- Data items
--------------------

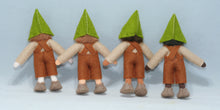 Gnome World - Garden Gnome Doll – 3” Handmade Felt Waldorf Decoration by Ambrosius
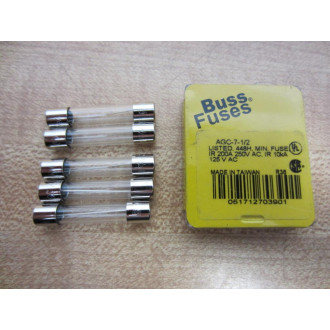 Buss AGC-7-12 Bussmann Fuse Cross Ref 6F018 Flat (Pack of 10)
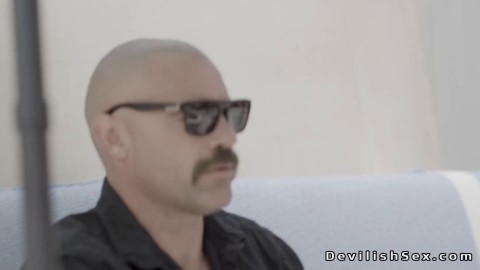 Shaved pussy of Lumi Ray licked and fucked by big dick Jay Romero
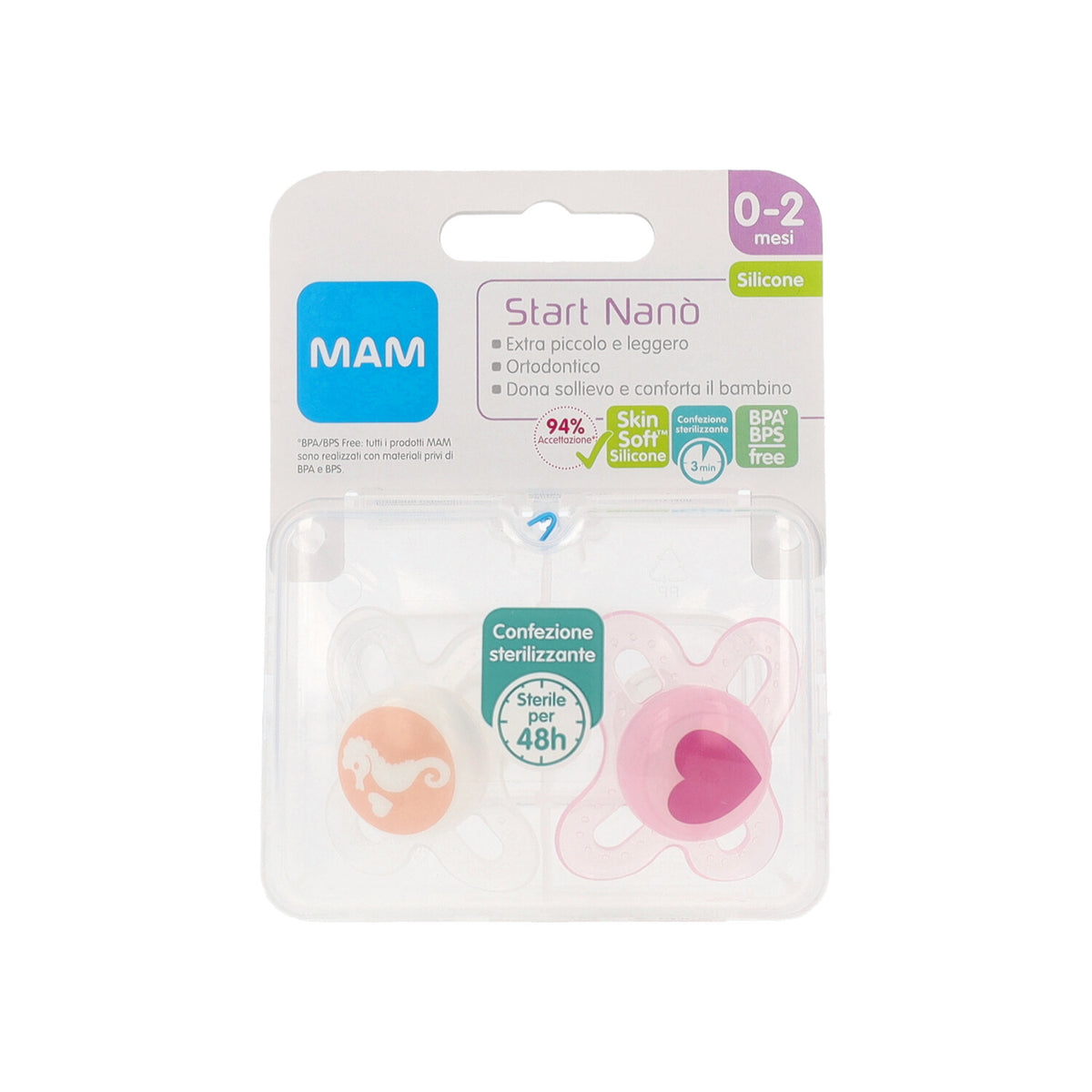 MAM START NANO SUCCHIETTO 0-2 MESI SILICONE FEMMINA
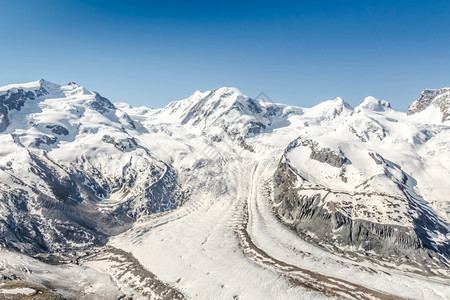 范围生动天堂瑞士阿尔卑斯山蓝天空雪脉风景瑞士阿尔卑斯山图片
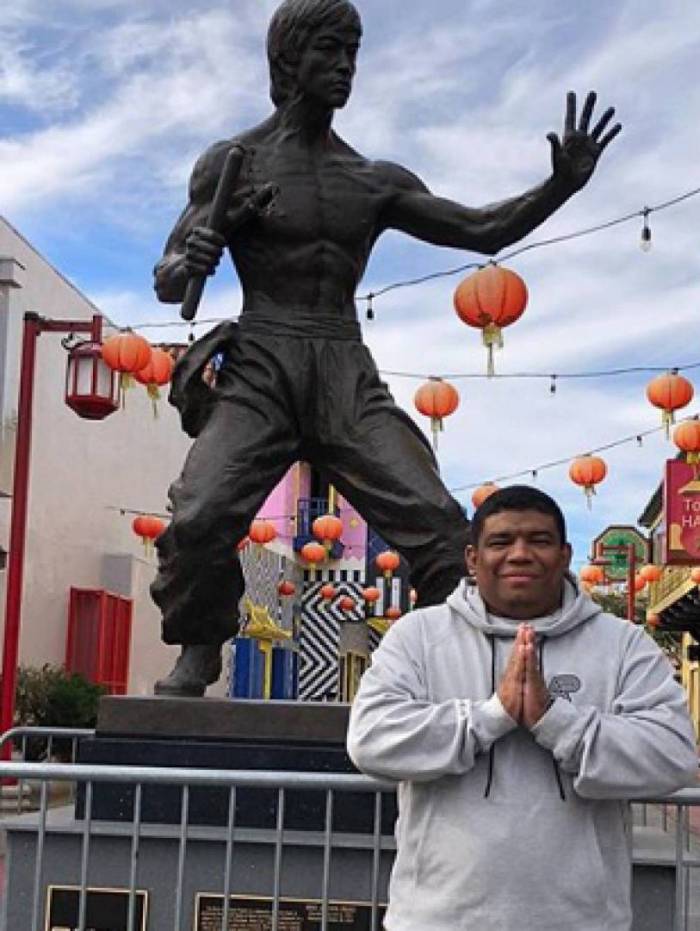 Márcio de Deus, professor de jiu jitsu, realizou um sonho ao conhecer Chinetown, em Los Angeles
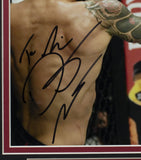 Dustin Poirier Signed Framed 8x10 UFC Photo Vs McGregor JSA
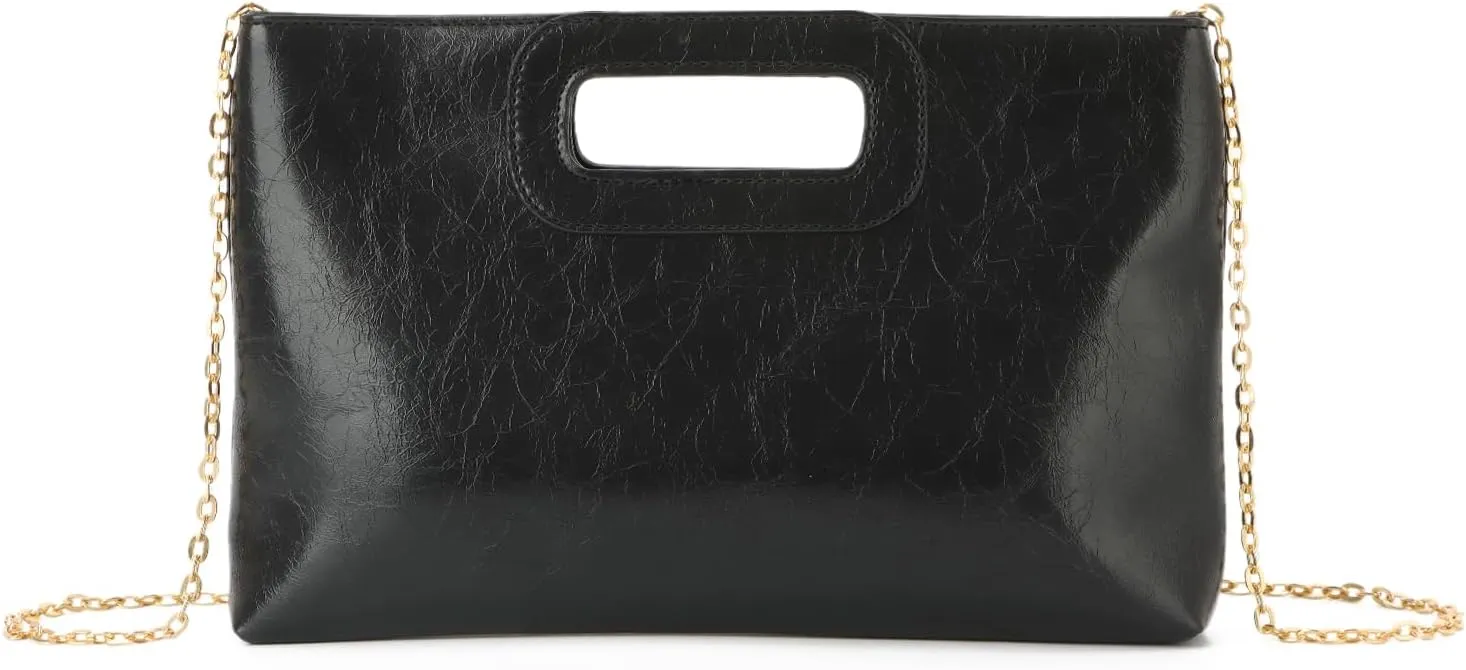 Clutch Purses for Women PU Leather Evening Clutch Bag Fashion Handbags for Wedding, Cocktail, Prom with Chain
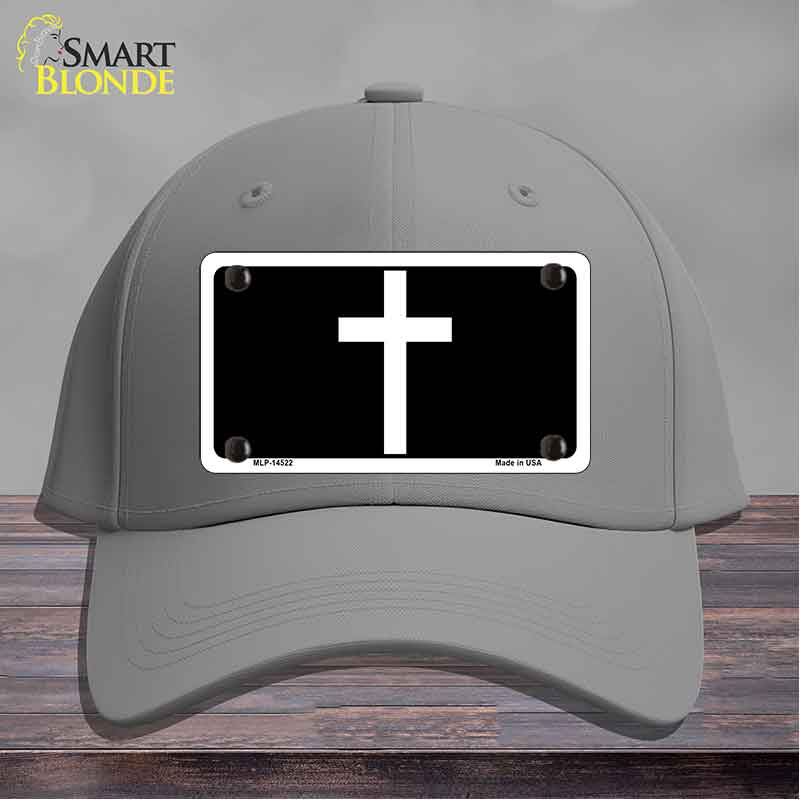 Cross Silhouette Novelty License Plate Hat HAT-MLP-14522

--------------------

- PROBLEM
A faithful, word-for-word copy of the records above, pictures left out, is the answer.

- OUTPUT BELOW
 Gnome World - Garden Gnome Doll – 3” Handmade Felt Waldorf Decoration by Ambrosius
 Buss AGC-7-12 Bussmann Fuse Cross Ref 6F018 Flat (Pack of 10)
 Shaved pussy of Lumi Ray licked and fucked by big dick Jay Romero
 MAM START NANO SUCCHIETTO 0-2 MESI SILICONE FEMMINA
 范围生动天堂瑞士阿尔卑斯山蓝天空雪脉风景瑞士阿尔卑斯山图片
 Márcio de Deus, professor de jiu jitsu, realizou um sonho ao conhecer Chinetown, em Los Angeles
 Dustin Poirier Signed Framed 8x10 UFC Photo Vs McGregor JSA
 Clutch Purses for Women PU Leather Evening Clutch Bag Fashion Handbags for Wedding, Cocktail, Prom with Chain
 Cross Silhouette Novelty License Plate Hat HAT-MLP-14522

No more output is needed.